Most of our drilling contracts are with exploration and production companies in search of natural gas.  Drilling on land for natural gas generally occurs at deeper drilling depths than drilling for oil.  Although deep-depth drilling exposes us to risk similar to risks encountered in shallow-depth drilling, the magnitude of the risk for deep-depth drilling is greater because of the higher costs and greater complexities involved in drilling deep wells.  We generally do not insure risks related to operating difficulties other than blowouts.  If we do not adequately insure the increased risk from blowouts or if our contractual indemnification rights are insufficient or unfulfilled, our profitability and other results of operation and our financial condition could be adversely affected in the event we encounter blowouts or other significant operating difficulties while drilling at deeper depths.

 

Our current primary focus on drilling for natural gas could place us at a competitive disadvantage if we changed our primary focus to drilling for oil.

 

Our rig fleet consists of rigs capable of drilling on land at drilling depths of 6,000 to 18,000 feet because most of our contracts are with customers drilling in search of natural gas, which generally occurs at deeper drilling depths than drilling in search of oil, which often occurs at drilling depths less than 6,000 feet.  Generally, larger drilling rigs capable of deep drilling generally incur higher mobilization costs than smaller drilling rigs drilling at shallower depths.  If our primary focus shifts from drilling for customers in search of natural gas to drilling for customers in search of oil, the majority of our rig fleet would be disadvantaged in competing for new oil drilling projects as compared to competitors that primarily use shallower drilling depth rigs when drilling in search of oil.

 

Our operations are subject to various laws and governmental regulations that could restrict our future operations and increase our operating costs.

 

Many aspects of our operations are subject to various federal, state and local laws and governmental regulations, including laws and regulations governing:

 

                  environmental quality;

 

                  pollution control;

 

                  remediation of contamination;

 

                  preservation of natural resources; and

 

                  worker safety.

 

Our operations are subject to stringent laws and regulations relating to containment, disposal and controlling the discharge of hazardous oilfield waste and other nonhazardous waste material into the environment, requiring removal and cleanup under certain circumstances, or otherwise relating to the protection of the environment.  In addition, our operations are often conducted in or near ecologically sensitive areas, such as wetlands, which are subject to special protective measures and which may expose us to additional operating costs and liabilities for accidental discharges of oil, gas, drilling fluids or contaminated water or for noncompliance with other aspects of applicable laws.  We are also subject to the requirements of OSHA and comparable state statutes.  The OSHA hazard communication standard, the Environmental Protection Agency “community right-to-know” regulations under Title III of the Federal Superfund Amendment and Reauthorization Act and comparable state statutes require us to organize and report information about the hazardous materials we use in our operations to employees, state and local government authorities and local citizens.

> [Given problem] Transcribe the section of the drilling risk passage that starts with the words containing "Our rig fleet consists" and ends with "search of oil.".

> [Records shown]
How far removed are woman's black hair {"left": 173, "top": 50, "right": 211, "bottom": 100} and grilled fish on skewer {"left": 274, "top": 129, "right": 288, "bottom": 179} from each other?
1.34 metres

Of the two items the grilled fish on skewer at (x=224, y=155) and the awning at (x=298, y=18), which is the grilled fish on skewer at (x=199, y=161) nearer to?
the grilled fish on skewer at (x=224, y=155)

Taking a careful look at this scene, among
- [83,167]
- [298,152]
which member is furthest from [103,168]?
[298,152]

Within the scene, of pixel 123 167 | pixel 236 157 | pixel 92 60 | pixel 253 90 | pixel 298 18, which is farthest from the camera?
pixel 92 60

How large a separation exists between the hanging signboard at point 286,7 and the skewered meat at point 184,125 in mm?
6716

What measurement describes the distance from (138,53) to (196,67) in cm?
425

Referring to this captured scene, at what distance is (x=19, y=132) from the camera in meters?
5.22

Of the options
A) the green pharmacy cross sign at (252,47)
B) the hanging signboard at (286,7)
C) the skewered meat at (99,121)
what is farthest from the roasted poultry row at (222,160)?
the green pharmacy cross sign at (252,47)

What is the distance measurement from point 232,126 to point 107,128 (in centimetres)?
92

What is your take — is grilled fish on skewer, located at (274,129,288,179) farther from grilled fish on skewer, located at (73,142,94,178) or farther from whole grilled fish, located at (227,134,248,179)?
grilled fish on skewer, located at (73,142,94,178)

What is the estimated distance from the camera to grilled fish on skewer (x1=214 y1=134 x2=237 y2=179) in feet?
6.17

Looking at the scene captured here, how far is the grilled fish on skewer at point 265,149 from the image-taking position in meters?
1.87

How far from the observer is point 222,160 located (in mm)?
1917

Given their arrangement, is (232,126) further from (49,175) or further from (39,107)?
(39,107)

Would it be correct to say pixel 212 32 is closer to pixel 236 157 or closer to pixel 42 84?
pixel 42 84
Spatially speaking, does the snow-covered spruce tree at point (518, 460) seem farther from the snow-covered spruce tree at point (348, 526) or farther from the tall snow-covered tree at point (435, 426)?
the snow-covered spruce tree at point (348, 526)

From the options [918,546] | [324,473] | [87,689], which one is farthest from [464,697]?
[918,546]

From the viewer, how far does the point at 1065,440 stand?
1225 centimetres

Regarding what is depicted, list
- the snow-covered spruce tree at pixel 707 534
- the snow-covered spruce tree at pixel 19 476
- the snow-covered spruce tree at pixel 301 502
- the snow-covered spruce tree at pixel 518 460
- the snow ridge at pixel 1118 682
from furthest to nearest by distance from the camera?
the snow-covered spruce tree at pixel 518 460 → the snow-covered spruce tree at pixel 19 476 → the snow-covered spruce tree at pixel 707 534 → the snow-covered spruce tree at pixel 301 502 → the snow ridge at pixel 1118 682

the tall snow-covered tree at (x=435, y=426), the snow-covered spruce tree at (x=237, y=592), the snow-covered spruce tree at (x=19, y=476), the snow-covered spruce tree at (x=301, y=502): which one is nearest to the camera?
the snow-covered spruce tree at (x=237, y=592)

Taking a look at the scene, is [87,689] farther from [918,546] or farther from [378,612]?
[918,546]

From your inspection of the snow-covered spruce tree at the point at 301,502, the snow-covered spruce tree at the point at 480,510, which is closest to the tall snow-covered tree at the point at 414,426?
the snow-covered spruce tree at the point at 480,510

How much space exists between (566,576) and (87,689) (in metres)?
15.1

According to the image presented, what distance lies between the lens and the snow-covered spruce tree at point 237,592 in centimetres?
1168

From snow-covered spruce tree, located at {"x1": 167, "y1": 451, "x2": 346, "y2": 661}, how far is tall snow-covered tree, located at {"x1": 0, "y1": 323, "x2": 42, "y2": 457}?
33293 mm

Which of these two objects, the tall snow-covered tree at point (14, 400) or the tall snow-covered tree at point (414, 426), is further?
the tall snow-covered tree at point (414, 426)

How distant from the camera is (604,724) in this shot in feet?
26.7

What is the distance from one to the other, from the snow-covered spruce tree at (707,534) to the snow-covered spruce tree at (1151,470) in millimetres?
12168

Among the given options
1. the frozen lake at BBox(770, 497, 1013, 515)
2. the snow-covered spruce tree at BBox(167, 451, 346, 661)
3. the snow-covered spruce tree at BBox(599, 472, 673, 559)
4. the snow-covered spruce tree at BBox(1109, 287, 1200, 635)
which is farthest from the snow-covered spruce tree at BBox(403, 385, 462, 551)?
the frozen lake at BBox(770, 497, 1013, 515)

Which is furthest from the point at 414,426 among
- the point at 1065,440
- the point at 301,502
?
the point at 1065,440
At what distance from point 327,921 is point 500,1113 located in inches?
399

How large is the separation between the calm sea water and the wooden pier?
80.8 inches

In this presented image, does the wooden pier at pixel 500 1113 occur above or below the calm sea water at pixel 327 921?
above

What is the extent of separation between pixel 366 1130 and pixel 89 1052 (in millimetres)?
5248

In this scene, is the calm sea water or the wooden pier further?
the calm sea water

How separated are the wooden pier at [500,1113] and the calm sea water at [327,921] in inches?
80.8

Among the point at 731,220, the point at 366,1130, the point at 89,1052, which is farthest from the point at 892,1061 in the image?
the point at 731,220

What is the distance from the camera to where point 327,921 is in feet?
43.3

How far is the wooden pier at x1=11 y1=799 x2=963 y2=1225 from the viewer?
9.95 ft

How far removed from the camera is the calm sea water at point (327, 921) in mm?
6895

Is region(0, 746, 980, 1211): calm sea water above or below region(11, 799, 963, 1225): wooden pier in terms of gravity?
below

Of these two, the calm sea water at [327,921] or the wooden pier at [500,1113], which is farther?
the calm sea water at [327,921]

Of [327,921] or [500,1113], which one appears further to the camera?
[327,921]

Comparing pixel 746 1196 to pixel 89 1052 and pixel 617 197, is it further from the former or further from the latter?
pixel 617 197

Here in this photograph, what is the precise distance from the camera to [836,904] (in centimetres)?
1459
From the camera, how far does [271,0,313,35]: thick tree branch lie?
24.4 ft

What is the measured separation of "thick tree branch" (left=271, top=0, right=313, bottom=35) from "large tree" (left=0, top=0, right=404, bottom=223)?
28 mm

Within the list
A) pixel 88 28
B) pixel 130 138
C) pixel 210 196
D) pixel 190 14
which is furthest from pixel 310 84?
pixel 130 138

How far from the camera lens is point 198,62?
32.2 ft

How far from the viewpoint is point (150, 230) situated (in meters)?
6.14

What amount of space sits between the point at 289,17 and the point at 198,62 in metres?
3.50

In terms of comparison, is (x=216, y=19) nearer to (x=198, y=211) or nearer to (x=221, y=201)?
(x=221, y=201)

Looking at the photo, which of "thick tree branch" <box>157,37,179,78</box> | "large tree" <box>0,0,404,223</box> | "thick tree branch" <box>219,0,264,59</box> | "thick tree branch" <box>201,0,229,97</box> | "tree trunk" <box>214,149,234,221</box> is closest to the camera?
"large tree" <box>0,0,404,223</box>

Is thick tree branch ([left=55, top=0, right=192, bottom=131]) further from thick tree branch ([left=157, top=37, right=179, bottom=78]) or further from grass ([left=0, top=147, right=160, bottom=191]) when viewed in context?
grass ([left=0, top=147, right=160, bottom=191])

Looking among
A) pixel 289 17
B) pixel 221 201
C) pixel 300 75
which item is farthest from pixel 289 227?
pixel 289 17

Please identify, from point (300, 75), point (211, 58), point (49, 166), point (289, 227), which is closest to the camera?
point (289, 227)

> [Task result]
Our rig fleet consists of rigs capable of drilling on land at drilling depths of 6,000 to 18,000 feet because most of our contracts are with customers drilling in search of natural gas, which generally occurs at deeper drilling depths than drilling in search of oil, which often occurs at drilling depths less than 6,000 feet.  Generally, larger drilling rigs capable of deep drilling generally incur higher mobilization costs than smaller drilling rigs drilling at shallower depths.  If our primary focus shifts from drilling for customers in search of natural gas to drilling for customers in search of oil, the majority of our rig fleet would be disadvantaged in competing for new oil drilling projects as compared to competitors that primarily use shallower drilling depth rigs when drilling in search of oil.